■ EXERCISES TO COMPLETE
• 1. In the bit allocation passage, what integer value does the integer allocation envelope take for the frequency band with bandIdx=7?
• 2. In the bit allocation passage, rewrite the part from "These parts may" to "envelope 139 (e.g.", putting "quadratic" in place of "harmonic".

TEXT SECTION Block Start

Due to the increased resolution of the level correction gains 137,
the adjusted envelope 139 may have an increased resolution (e.g. a
1 dB resolution).
[0222] FIG. 21b shows an example linear or geometric interpolation
between the quantized previous envelope 135 and the quantized
current envelope 134. The envelopes 135, 134 may be separated into
a mean level part and a shape part of the logarithmic spectrum.
These parts may be interpolated with independent strategies such as
a linear, a geometrical, or a harmonic (parallel resistors)
strategy. As such, different interpolation schemes may be used to
determine the interpolated envelopes 136. The interpolation scheme
used by the decoder 500 typically corresponds to the interpolation
scheme used by the encoder 100, 170.
[0223] The envelope refinement unit 107 of the envelope decoder 503
may be configured to determine an allocation envelope 138 from the
adjusted envelope 139 by quantizing the adjusted envelope 139 (e.g.
into 3 dB steps). The allocation envelope 138 may be used in
conjunction with the allocation control parameter or offset
parameter (comprised within the coefficient data 163) to create a
nominal integer allocation vector used to control the spectral
decoding, i.e. the decoding of the coefficient data 163. In
particular, the nominal integer allocation vector may be used to
determine a quantizer for inverse quantizing the quantization
indices comprised within the coefficient data 163. The allocation
envelope 138 and the nominal integer allocation vector may be
determined in an analogue manner in the encoder 100, 170 and in the
decoder 500.
[0224] FIG. 27 illustrates an example bit allocation process based
on the allocation envelope 138. As outlined above, the allocation
envelope 138 may be quantized according to a pre-determined
resolution (e.g. a 3 dB resolution). Each quantized spectral energy
value of the allocation envelope 138 may be assigned to a
corresponding integer value, wherein adjacent integer values may
represent a difference in spectral energy corresponding to the
pre-determined resolution (e.g. 3 dB difference). The resulting set
of integer numbers may be referred to as an integer allocation
envelope 1004 (referred to as iEnv). The integer allocation
envelope 1004 may be offset by the offset parameter to yield the
nominal integer allocation vector (referred to as iAlloc) which
provides a direct indication of the quantizer to be used to
quantize the coefficient of a particular frequency band 302
(identified by a frequency band index, bandIdx).
[0225] FIG. 27 shows in diagram 1003 the integer allocation
envelope 1004 as a function of the frequency bands 302. It can be
seen that for frequency band 1002 (bandIdx=7) the integer
allocation envelope 1004 takes on the integer value -17
(iEnv[7]=-17). The integer allocation envelope 1004 may be limited
to a maximum value (referred to as iMax, e.g. iMax=-15). The bit
allocation process may make use of a bit allocation formula which
provides a quantizer index 1006 (referred to as iAlloc [bandIdx])

TEXT SECTION Block End
COLLECTED DATA Block Start

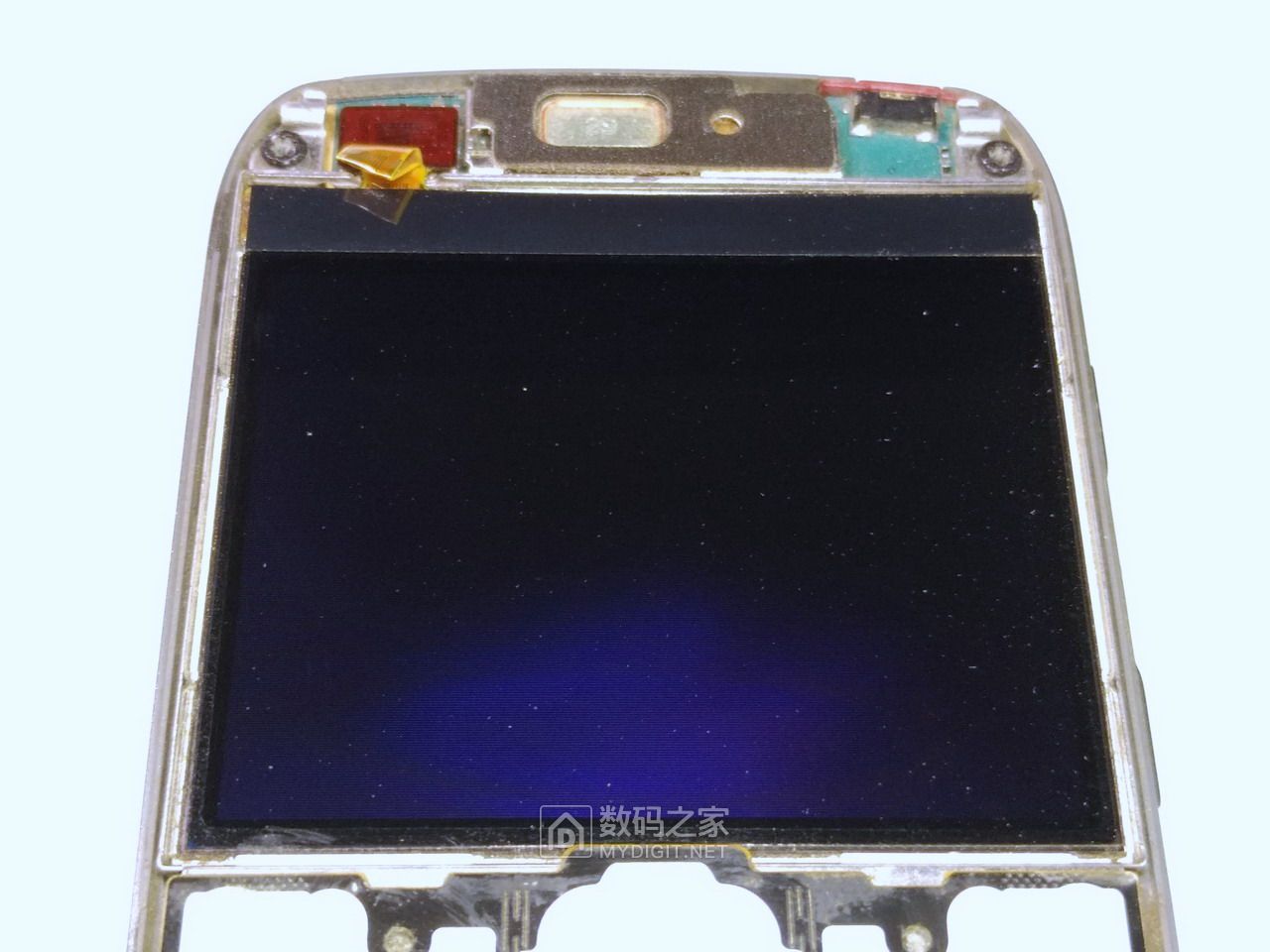 70余图拆解2008年款诺基亚全键盘旗舰E71,曾经的神机名不虚传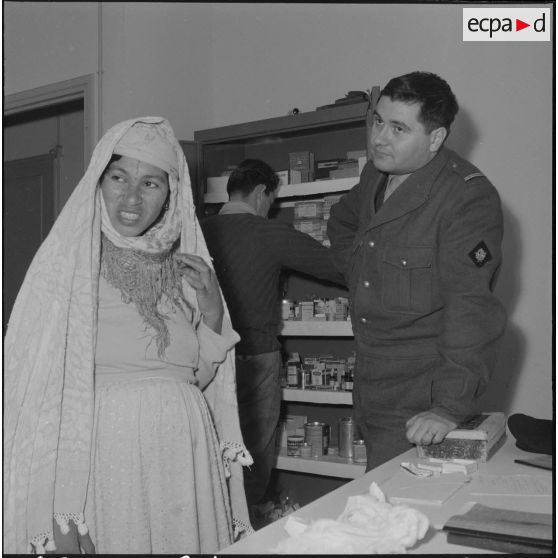 Aïn Temouchent. Une femme et un médecin attendent l'interprête pour se comprendre.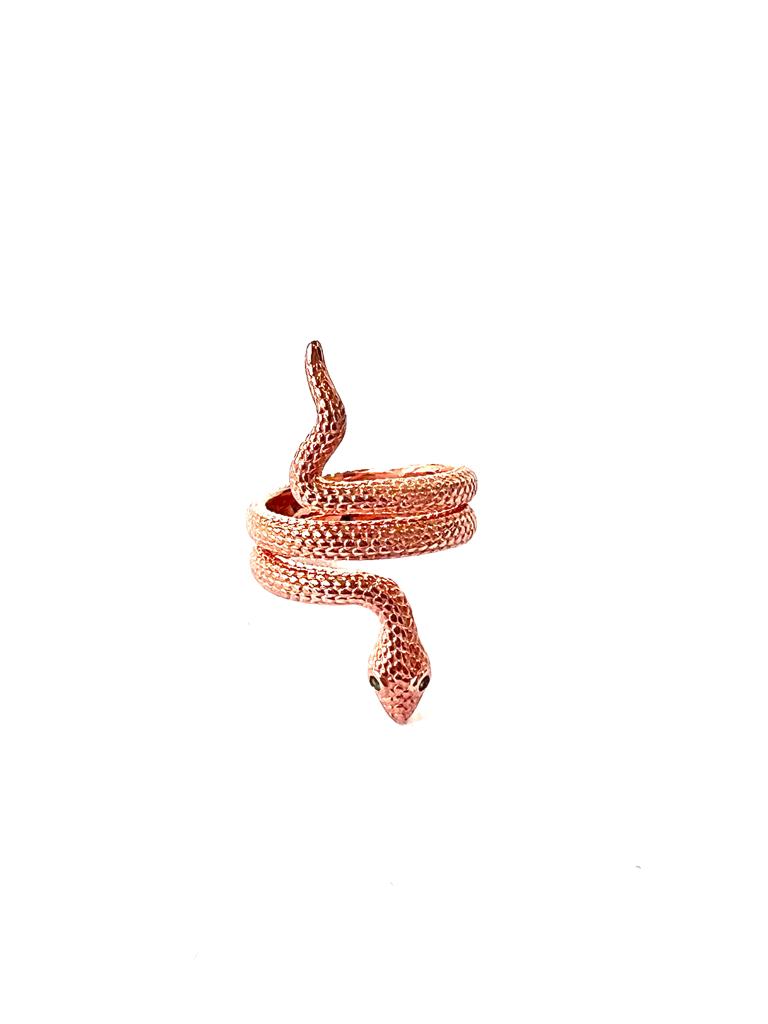 Anel Cobra em prata rosa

COLLECTED DATA Block End

■ SOLUTIONS TO THE TASKS
• 1. -17 (iEnv[7]=-17)

• 2.
These parts may be interpolated with independent strategies such as
a linear, a geometrical, or a quadratic (parallel resistors)
strategy. As such, different interpolation schemes may be used to
determine the interpolated envelopes 136. The interpolation scheme
used by the decoder 500 typically corresponds to the interpolation
scheme used by the encoder 100, 170.
[0223] The envelope refinement unit 107 of the envelope decoder 503
may be configured to determine an allocation envelope 138 from the
adjusted envelope 139 by quantizing the adjusted envelope 139 (e.g.